Ella la descubre y dando voces la libera, le ordena irse, le abre el camino, ríe. Se queda mirando cómo vuela hacia el cielo; está feliz. Todo ser viviente tiene en ella un hada protectora.
Vuelve a mezclarse entre las plantas floridas y verdes: ellas viven de su mano y la nutren. La muerte es algo ajeno, lejano.
Enero de 2002



DICIEMBRE

Era diciembre pero no hacía calor.
Tus hermanos, tu padre y cinco adolescentes atribulados cargaron con tu peso hasta el coche fúnebre. Hijo mío, ¿qué te hiciste? Tu carita de niño triste no se me borrará por el resto de mis días, dormido allí, tendido, tu boquita de sonrisa escondedora cerrada para siempre, ¿por qué, por qué?
Era diciembre pero un viento frío le volaba a tu novia el cabello ceniciento. Mujercita pequeña y blanca, de pie, sin doblarse junto al féretro, pobre hijita mía, ¿qué le hiciste?
La tierra abre una boca enorme para tragarte, allí has quedado, se desgranan los terrones para cubrirte. Ella arroja una flor blanca en la que depositó un beso, un último beso frío, como este diciembre frío, el más horroroso diciembre del siglo.

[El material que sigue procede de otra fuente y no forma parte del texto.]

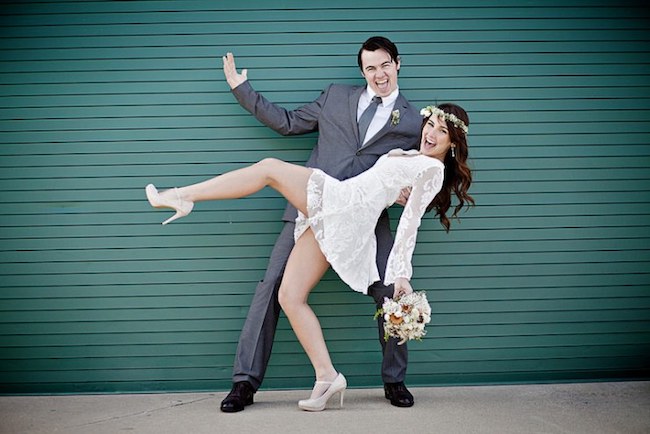 Groom dipping his bride in front of a bright teal wall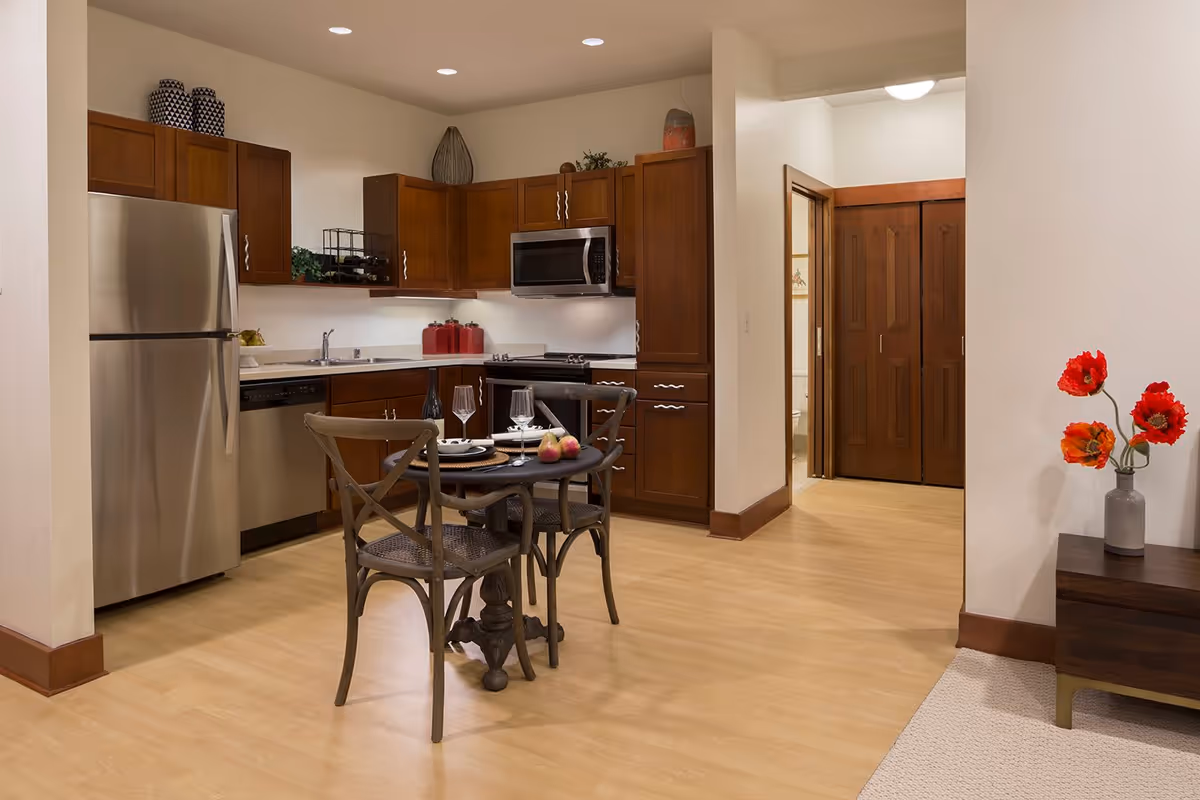 Open kitchen and dining area with stainless steel appliances, wooden cabinets, a small round table with two chairs, and a side table holding red flowers.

Pasaron el verano y el otoño. Pronto terminará también el invierno, y así sucederán los días y los años. Cada noche te recuerdo y camino imaginariamente sobre el césped que te cubre, allá, tan solitario. La tristeza no termina. Sólo cuando a ella la ilumine de sonrisas un nuevo amor empezaré a olvidarte, querido Hilario.

Agosto de 2002





HOMBRE QUE COME PAN

Un día ciego, bajo la tierra, hay un hombre que inocentemente come pan. Son las ocho y media de la mañana del 31 de diciembre. En un vagón de subte menos colmado que otros días, un hombrecito barbado y  joven saca de su bolso un pan y se pone a comerlo. Tiene unos ojos grandes y claros, y una cara de niño a la que la barba da cierta solemnidad. El vagón está lleno de gente triste que parece ir a ningún lado; en estas catacumbas todos parecen muertos, sólo el hombre que come pan tiene vida, y es apenas el gesto tierno de masticar.  Algo milagroso ocurre en ese hombre, hoy debería ser un día de fiesta, pero es que se está terminando el año más triste en mucho tiempo, y nadie tiene espíritu festivo.
Sólo una módica felicidad se escapa de ese hombre que come pan en el vagón de subte.